OPINIONFinancing

Wingstop is not just a pandemic phenomenon

The chain’s same-store sales rose 21% in the first quarter, completing a remarkable year. But its performance was improving long before quarantine, says RB's The Bottom Line.
Wingstop
Photo courtesy of Wingstop

The Bottom Line

Perhaps few chains have taken off during the pandemic quite like Wingstop.

On Wednesday, the Dallas-based chicken wing chain reported yet another strong quarter, with same-store sales up 20.7% in the first three months of 2021, when the company also opened 41 locations—a record number for the first quarter.

“Our growth strategy continues to fuel exceptionally strong results for the brand,” CEO Charlie Morrison said in a statement.

Wingstop’s sales took off last year, after consumers stuck at home ordered takeout chicken wings by the carload. Its same-store sales reached an otherworldly 32% in the second quarter last year—the best performance of any publicly traded restaurant chain last year.

• [INFORMATION PROVIDED]:
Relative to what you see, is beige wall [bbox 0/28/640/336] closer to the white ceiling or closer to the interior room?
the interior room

• [WORK TO COMPLETE]: Print the passage of the Wingstop article that begins with the words containing "Wingstop is not" and ends with "quite like Wingstop.", copying it without changes.

• [ANSWER BELOW]:
Wingstop is not just a pandemic phenomenon

The chain’s same-store sales rose 21% in the first quarter, completing a remarkable year. But its performance was improving long before quarantine, says RB's The Bottom Line.
Wingstop
Photo courtesy of Wingstop

The Bottom Line

Perhaps few chains have taken off during the pandemic quite like Wingstop.